今この本を読んでいる。
まだ途中だけれど、どうしてもブログを書きたくなった。
タイトルの神様とは経営の神様と言われた松下幸之助さん。
そしてその女房、松下むめのさんの生涯を描いた本だ。
作者は松下家の執事を勤めた高橋誠之助さん。
この本には幸之助とむめのの会話が出てくる。
むめのの受け答えがまさに傾聴なのだ!!
すごい!天然で傾聴出来るなんて素晴らしい!と感動したのでブログに書きたくなったのだ。
幸之助が発明した自転車灯火用ランプ。
※大正時代は自転車のライトはろうそくだったそうだ。
これを自転車の問屋へ売りに行った幸之助はどこの問屋でも全く見向きもされないことにがっかりしてむめのに相談する。
少し引用すると
『「新しい自転車用ランプです。一度、扱こうてみてもらえませんか」
「電池式のランプですが。あかん、あかん。うちでは、よう注文しまへんなぁ」
「なんでどすか」
「なんや、あんた、そんなことも知らんのですか」
その理由がわかったのは、足を棒にして何件も問屋を回った後だったと、むめのは幸之助から聞いた。
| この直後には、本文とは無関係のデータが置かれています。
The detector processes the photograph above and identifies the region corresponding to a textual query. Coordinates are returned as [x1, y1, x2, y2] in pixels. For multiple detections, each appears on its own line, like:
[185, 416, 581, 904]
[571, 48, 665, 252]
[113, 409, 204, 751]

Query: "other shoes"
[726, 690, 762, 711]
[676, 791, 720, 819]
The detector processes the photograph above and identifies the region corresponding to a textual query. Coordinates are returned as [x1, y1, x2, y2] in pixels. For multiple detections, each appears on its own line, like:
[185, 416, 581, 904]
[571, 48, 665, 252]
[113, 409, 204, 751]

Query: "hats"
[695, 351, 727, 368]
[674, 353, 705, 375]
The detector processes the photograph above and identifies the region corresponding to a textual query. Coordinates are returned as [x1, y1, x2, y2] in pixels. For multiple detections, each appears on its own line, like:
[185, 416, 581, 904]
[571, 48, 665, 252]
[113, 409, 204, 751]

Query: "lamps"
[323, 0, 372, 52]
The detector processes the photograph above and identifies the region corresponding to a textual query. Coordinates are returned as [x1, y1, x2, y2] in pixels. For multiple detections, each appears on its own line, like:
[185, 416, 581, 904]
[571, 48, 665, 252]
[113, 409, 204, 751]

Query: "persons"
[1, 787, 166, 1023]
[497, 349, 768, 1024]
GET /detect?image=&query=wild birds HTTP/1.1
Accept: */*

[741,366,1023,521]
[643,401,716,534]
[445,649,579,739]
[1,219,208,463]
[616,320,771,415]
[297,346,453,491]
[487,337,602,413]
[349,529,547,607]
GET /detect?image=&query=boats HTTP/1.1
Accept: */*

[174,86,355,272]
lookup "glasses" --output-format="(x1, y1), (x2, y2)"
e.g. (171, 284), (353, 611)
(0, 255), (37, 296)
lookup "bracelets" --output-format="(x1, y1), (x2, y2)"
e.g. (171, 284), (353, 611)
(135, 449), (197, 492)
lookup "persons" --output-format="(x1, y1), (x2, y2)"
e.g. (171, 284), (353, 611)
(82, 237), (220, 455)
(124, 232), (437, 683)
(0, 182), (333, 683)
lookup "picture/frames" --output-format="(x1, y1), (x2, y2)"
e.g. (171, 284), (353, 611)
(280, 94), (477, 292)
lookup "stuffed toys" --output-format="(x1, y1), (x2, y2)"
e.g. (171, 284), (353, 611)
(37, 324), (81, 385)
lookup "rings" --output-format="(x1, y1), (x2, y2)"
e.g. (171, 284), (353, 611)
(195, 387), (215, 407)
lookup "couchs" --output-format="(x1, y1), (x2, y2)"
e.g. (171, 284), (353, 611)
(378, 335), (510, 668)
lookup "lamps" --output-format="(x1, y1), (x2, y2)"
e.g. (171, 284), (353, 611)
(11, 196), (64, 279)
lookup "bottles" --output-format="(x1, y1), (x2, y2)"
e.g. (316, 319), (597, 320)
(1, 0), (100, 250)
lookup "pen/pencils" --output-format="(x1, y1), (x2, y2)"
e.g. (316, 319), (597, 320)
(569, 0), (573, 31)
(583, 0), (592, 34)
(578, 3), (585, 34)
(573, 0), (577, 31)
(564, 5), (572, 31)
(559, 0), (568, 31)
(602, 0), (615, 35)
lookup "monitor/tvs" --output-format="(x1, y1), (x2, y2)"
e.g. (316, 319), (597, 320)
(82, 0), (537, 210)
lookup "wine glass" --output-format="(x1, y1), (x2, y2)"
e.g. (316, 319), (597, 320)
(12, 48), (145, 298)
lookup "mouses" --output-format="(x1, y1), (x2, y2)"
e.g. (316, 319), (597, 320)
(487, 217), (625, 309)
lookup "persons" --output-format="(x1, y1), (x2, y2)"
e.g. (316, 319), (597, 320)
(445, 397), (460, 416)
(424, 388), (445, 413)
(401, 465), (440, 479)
「従来からの電池式ランプは、寿命が短かったんや。実用性がないために、お客に敬遠されてしまい、どの問屋も仕入れた商品の処置で頭を悩ませてた。電池式ランプを扱うのは、こりごりやと、と言われたんや」
「それで、どないしましたん」
「砲弾型自転車ランプのできばえは、これまでの自転車用ランプとは違うんや。売れへんのは問屋が粗悪な電池式ランプを扱って、ひどい目におうたからや。まずは、電池式ランプに対する信用を回復せんとあかん」
「そんな方法はあるんですか」
「それをせんと、いつまでたってもうれよらんわ。まず、偏見を取り払わんとあかん」
「売るよりも、しってもらう、いうことですか」
「そうや。そういうことや。うん......」
幸之助は、こうしてむめのによく話かけた。相談をしているわけではない。話を聞いてもらい、むめのの言葉を待った。それが意外にいいヒントになることが少なくなかったからである。しかも、むめのは押しつけがましくない。自分の手柄にしようともしない。そうした自然さが、幸之助には心地よかった。なんでも相談してみようという気にさせた。このときも、商売に通じていない、むめのの言葉に、幸之助は考え始めた。
「その通りやな。売るよりも、知ってもらう、や。問屋やのうて、自転車屋にしってもらえばええのや。ええ話をしてくれた」』
『神様の女房』 高橋誠之助著
知っての通り、現在のパナソニックの創業者松下幸之助さんと奥さんのむめのさんとの会話だ。
この会話の傾聴のポイントは、むめのさんが幸之助さんに話をさせて自分の意見を言わないこと、そして幸之助さんの話を要約してお返ししているところ、だ。
これぞ、ザ!傾聴。
私の目標とする夫婦の会話だ。
そして、面白いことに、むめのさんは意見を言わないし、碌な話もしてないのに、幸之助さんが「ええ話をしてくれた」と言っているところだ。
傾聴を学び実践する私も時々言われるのだが、私はほとんど話をしてないのに、お話が上手ですねと言われることが時々ある。
なんでかなと思っていたが、この部分を読んでそういうことか!と思った。
つまり、相手の話を要約してお返ししてあげることが話が上手だと思われた理由だということ。
おもしろーい!
この本を読んでいるとところどころに出てくるむめのさんの受け答えは傾聴そのものだなと思っていたが、この部分はどんぴしゃ。
やっぱりそうなんだ。
傾聴は相手を成長させるんだ。
確信した。
夫や子供をを成功に導くべく、ますます傾聴を頑張ろうと思う。